Long past long ago, behind the shadow mists of a thousand tales, the Islands of Britain floated on the edge of the world. They were lands of green hills and roaring seas, of soft sunshine and slanting grey rain, filled with magical oak groves and mysterious tall stones; where giants walked and fairies danced and seal-people sang amongst the waves. In those days enchantments lay in every clod of earth and grain of sand, and spirits of wind and water could be heard whispering in the sound of every breeze and ripple of every stream.
And in a certain hollow green hill, guarded by Merlin’s spells, the Thirteen Treasures of Britain lay hidden . . .

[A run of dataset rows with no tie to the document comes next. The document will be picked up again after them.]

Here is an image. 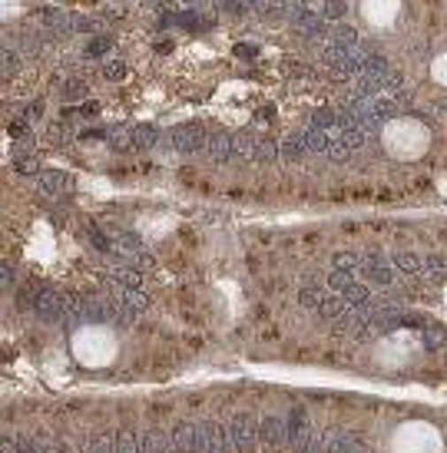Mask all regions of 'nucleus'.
<instances>
[{
	"label": "nucleus",
	"mask_w": 447,
	"mask_h": 453,
	"mask_svg": "<svg viewBox=\"0 0 447 453\" xmlns=\"http://www.w3.org/2000/svg\"><path fill=\"white\" fill-rule=\"evenodd\" d=\"M73 351L83 365L103 367L110 365V357L116 354V341L106 327H83L77 338H73Z\"/></svg>",
	"instance_id": "nucleus-2"
},
{
	"label": "nucleus",
	"mask_w": 447,
	"mask_h": 453,
	"mask_svg": "<svg viewBox=\"0 0 447 453\" xmlns=\"http://www.w3.org/2000/svg\"><path fill=\"white\" fill-rule=\"evenodd\" d=\"M391 450L395 453H441V437H437V430L431 424H421V420H414V424H405V427L395 434V441H391Z\"/></svg>",
	"instance_id": "nucleus-3"
},
{
	"label": "nucleus",
	"mask_w": 447,
	"mask_h": 453,
	"mask_svg": "<svg viewBox=\"0 0 447 453\" xmlns=\"http://www.w3.org/2000/svg\"><path fill=\"white\" fill-rule=\"evenodd\" d=\"M435 80H437V83H444V87H447V53H444V57H437V60H435Z\"/></svg>",
	"instance_id": "nucleus-8"
},
{
	"label": "nucleus",
	"mask_w": 447,
	"mask_h": 453,
	"mask_svg": "<svg viewBox=\"0 0 447 453\" xmlns=\"http://www.w3.org/2000/svg\"><path fill=\"white\" fill-rule=\"evenodd\" d=\"M173 142H176L179 152H196L205 146V133L199 127H179L173 129Z\"/></svg>",
	"instance_id": "nucleus-5"
},
{
	"label": "nucleus",
	"mask_w": 447,
	"mask_h": 453,
	"mask_svg": "<svg viewBox=\"0 0 447 453\" xmlns=\"http://www.w3.org/2000/svg\"><path fill=\"white\" fill-rule=\"evenodd\" d=\"M205 150H209V156L212 159H226L232 150V136H226V133H216V136L205 139Z\"/></svg>",
	"instance_id": "nucleus-6"
},
{
	"label": "nucleus",
	"mask_w": 447,
	"mask_h": 453,
	"mask_svg": "<svg viewBox=\"0 0 447 453\" xmlns=\"http://www.w3.org/2000/svg\"><path fill=\"white\" fill-rule=\"evenodd\" d=\"M381 142L395 159H418L431 146V133L418 119H391L381 129Z\"/></svg>",
	"instance_id": "nucleus-1"
},
{
	"label": "nucleus",
	"mask_w": 447,
	"mask_h": 453,
	"mask_svg": "<svg viewBox=\"0 0 447 453\" xmlns=\"http://www.w3.org/2000/svg\"><path fill=\"white\" fill-rule=\"evenodd\" d=\"M397 7H401V0H365V4H361V13L368 17V24L388 27L397 17Z\"/></svg>",
	"instance_id": "nucleus-4"
},
{
	"label": "nucleus",
	"mask_w": 447,
	"mask_h": 453,
	"mask_svg": "<svg viewBox=\"0 0 447 453\" xmlns=\"http://www.w3.org/2000/svg\"><path fill=\"white\" fill-rule=\"evenodd\" d=\"M60 182H64V176H60V173H47V176L40 179V189L47 192V196H53V192L60 189Z\"/></svg>",
	"instance_id": "nucleus-7"
}]
</instances>
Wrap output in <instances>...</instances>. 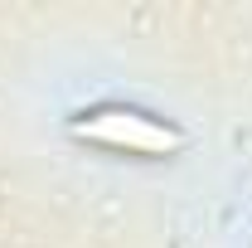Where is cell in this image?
<instances>
[{"mask_svg": "<svg viewBox=\"0 0 252 248\" xmlns=\"http://www.w3.org/2000/svg\"><path fill=\"white\" fill-rule=\"evenodd\" d=\"M73 136H88V141L117 146V151H141V156H165L185 146V136L175 126L141 117V112H97L88 122H73Z\"/></svg>", "mask_w": 252, "mask_h": 248, "instance_id": "6da1fadb", "label": "cell"}]
</instances>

The centuries rolled by, and invaders came from oversea. Cruel wars were fought, cutting through the threads that held the enchanted cloth of the lands together. Little by little even the strongest magic weakened and was driven underground. Only the druids and the bards remembered, passing on the secret knowledge and teaching the old stories in schools hidden in faraway places where no one would find them unless they were meant to.

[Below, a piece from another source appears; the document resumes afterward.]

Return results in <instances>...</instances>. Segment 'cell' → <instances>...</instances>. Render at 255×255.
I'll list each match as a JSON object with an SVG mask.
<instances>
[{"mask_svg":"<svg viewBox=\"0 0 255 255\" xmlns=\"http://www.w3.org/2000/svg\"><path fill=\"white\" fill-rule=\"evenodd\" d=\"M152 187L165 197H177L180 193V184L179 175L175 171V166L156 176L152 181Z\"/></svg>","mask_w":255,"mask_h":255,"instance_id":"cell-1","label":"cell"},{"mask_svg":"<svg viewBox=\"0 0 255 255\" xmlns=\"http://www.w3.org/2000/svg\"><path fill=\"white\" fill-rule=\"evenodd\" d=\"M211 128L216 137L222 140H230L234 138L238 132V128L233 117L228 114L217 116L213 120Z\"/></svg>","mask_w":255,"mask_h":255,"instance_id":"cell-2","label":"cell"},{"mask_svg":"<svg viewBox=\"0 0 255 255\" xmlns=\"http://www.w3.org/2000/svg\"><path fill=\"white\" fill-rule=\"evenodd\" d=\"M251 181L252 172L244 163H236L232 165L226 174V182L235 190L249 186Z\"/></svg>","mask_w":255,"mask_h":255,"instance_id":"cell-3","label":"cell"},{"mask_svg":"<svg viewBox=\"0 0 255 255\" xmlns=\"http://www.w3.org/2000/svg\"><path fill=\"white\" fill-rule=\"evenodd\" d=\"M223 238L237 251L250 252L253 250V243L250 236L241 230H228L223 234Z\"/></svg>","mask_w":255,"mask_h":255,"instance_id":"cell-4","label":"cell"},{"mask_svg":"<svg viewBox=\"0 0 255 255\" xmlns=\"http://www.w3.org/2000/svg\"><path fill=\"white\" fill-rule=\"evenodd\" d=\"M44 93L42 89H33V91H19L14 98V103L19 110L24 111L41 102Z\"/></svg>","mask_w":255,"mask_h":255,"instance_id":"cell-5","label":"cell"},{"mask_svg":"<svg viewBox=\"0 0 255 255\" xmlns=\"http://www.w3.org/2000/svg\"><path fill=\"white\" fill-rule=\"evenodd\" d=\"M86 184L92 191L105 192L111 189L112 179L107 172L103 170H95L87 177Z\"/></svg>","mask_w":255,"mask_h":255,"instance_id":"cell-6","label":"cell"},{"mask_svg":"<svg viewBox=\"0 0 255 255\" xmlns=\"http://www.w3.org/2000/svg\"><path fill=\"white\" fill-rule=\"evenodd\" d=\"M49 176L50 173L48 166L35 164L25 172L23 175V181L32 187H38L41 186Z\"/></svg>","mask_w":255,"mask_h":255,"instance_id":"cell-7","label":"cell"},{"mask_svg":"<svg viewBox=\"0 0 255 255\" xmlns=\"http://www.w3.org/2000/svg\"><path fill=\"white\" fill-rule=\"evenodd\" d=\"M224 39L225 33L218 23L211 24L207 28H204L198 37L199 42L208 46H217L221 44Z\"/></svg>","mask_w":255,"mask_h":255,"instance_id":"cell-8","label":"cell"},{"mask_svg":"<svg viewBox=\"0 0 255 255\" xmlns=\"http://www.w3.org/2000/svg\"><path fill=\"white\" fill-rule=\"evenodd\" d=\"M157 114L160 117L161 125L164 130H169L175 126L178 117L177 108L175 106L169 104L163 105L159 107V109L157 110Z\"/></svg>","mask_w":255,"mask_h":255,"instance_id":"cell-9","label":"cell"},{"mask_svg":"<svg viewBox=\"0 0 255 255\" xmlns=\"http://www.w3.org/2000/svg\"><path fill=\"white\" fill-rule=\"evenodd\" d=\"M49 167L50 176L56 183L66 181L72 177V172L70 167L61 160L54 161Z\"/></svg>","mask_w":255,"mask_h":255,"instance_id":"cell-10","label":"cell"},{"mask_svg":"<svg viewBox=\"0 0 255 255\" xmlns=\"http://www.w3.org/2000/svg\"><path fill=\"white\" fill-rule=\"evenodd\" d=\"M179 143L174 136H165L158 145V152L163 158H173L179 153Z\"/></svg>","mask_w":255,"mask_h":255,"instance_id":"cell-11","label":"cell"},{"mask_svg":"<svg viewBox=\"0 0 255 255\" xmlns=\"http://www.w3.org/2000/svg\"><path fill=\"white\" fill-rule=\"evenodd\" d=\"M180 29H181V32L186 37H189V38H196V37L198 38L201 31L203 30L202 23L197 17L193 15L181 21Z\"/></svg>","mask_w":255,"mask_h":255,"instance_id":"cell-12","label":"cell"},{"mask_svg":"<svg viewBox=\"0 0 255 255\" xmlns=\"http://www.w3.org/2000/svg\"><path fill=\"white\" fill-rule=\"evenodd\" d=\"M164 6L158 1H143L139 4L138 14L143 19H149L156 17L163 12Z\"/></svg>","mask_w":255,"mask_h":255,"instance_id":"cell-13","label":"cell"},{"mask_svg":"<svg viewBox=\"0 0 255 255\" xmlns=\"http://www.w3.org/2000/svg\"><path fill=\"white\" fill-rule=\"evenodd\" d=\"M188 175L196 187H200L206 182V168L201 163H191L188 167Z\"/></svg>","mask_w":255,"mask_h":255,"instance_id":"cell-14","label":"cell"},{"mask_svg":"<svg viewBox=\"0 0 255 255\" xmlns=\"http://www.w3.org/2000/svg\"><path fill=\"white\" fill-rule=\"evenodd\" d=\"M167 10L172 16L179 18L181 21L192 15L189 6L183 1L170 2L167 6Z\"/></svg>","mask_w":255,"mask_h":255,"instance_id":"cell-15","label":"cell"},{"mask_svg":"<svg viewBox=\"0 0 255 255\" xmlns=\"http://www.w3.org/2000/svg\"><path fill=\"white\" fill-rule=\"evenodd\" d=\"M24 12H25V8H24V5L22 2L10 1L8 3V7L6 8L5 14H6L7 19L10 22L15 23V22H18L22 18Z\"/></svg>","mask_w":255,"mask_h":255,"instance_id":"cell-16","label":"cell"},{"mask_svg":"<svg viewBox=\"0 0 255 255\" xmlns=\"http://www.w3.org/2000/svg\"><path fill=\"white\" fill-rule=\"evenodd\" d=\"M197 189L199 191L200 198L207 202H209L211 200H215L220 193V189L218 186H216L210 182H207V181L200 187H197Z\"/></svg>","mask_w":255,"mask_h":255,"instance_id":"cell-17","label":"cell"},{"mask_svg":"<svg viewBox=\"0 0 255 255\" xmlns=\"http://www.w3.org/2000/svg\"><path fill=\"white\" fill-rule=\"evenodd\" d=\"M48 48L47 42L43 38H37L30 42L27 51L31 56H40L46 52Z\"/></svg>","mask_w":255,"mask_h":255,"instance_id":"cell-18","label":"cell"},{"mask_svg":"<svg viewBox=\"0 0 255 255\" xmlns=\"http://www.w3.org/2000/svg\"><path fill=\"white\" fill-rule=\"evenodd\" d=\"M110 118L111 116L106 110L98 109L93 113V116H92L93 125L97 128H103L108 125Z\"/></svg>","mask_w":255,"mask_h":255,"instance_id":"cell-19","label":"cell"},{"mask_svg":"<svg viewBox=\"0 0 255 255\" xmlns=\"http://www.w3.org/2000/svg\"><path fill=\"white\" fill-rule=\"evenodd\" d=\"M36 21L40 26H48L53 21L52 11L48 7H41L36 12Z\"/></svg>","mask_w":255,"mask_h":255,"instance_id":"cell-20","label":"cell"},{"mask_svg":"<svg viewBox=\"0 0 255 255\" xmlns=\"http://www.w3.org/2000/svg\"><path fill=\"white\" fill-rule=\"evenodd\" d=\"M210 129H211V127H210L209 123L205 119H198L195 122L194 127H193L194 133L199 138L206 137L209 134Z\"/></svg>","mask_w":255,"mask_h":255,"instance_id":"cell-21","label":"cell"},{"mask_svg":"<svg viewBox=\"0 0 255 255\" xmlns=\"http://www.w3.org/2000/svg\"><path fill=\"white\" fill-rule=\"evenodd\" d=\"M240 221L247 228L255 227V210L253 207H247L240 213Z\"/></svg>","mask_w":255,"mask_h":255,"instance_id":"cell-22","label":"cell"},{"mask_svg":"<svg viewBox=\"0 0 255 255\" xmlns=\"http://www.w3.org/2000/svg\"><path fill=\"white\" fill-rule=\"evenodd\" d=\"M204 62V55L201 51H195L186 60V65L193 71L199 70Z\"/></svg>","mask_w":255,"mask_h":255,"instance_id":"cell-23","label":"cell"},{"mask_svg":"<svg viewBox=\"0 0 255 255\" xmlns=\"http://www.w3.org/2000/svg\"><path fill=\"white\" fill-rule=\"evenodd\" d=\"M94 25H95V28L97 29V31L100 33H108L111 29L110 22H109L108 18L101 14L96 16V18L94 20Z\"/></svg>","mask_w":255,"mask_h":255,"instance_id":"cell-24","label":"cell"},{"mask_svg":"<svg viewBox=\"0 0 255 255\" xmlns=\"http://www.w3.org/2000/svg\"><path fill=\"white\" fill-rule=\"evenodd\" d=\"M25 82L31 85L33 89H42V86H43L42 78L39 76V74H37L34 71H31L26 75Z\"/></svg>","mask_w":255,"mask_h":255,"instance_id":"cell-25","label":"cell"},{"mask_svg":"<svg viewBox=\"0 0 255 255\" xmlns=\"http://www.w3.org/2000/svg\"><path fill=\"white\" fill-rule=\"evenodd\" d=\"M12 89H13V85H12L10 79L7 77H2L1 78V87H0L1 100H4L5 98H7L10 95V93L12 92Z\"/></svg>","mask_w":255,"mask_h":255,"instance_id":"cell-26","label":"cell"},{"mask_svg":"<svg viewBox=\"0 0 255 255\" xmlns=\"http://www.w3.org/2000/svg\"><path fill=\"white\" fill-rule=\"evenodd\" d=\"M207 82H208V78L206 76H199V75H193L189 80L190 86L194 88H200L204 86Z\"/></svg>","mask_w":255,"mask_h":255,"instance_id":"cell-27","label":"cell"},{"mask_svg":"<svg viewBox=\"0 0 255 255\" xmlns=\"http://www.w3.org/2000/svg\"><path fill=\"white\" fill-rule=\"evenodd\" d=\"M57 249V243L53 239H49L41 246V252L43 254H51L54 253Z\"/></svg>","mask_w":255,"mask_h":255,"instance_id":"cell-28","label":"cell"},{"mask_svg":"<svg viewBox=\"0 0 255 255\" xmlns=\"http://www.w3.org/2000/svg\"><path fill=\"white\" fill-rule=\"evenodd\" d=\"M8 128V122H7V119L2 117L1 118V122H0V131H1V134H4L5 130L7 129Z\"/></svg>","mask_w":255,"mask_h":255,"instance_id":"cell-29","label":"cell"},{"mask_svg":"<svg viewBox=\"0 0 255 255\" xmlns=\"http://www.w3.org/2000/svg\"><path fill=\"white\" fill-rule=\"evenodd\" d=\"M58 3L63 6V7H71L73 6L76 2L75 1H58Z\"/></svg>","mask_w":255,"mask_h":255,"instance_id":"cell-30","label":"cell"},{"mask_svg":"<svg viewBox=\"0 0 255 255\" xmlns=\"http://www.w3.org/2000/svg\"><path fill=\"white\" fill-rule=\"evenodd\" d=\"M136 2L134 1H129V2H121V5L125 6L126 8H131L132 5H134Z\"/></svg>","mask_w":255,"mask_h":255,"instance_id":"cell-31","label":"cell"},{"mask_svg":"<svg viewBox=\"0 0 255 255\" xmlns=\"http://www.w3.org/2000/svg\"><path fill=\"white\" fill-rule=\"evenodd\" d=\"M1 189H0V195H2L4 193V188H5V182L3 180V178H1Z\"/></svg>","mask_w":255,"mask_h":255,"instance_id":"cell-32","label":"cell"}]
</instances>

And in a certain year, at the time when the sun was hot in the sky and the hazel nuts were ripening on the bushes, a baby boy named Coll and a raven chick called Branwen were blown by the winds to the island school at Callanish in Alba (which in these days we call Scotland). There they stayed for thirteen years….

When Coll sails over to Armorica (which we now call Brittany), in France, this is one of the magical people he meets there. Spooooky!

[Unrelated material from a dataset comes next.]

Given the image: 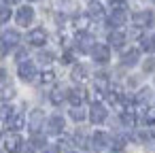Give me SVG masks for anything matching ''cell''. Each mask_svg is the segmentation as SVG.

The Story of Yann-An-Odd, Lord of the Dunes

“Hush,” say the fishermen in their boats at dusk, “hurry!” And they sail swift and sure for the safety of the harbour and home. For far out in the dark and the drift of the waves comes a howling cry.
“I-ooou! I-ooou! I-ooou!” it goes, eerie and shrill as a seagull, a lonely, lost sound. And sometimes a sailor will sigh and stare, and turn his tiller for the open ocean, hearing words which draw him on, on, to the wrecking rocks and down into the deep. And there he will join Yann-an-Od, Lord of the Dunes, in his house made of bones and sea-wrack and shell, surrounded by whispering ghosts and mermaids, who feast on silver pilchards and rainbow mackerel stolen from the nets above.
But at other times a sailor far out on the waves, lost and helpless in a storm, will hear in that cry a sound of hope and comfort, and he will see a green glow ahead. And an old man, sometimes giant, sometimes dwarf, but always dressed in black, will row in front of him and guide him safe to shore by the light of his shadowy lantern.
It all depends, say the fishermen, on whether the Lord of the Dunes is in a good mood or not.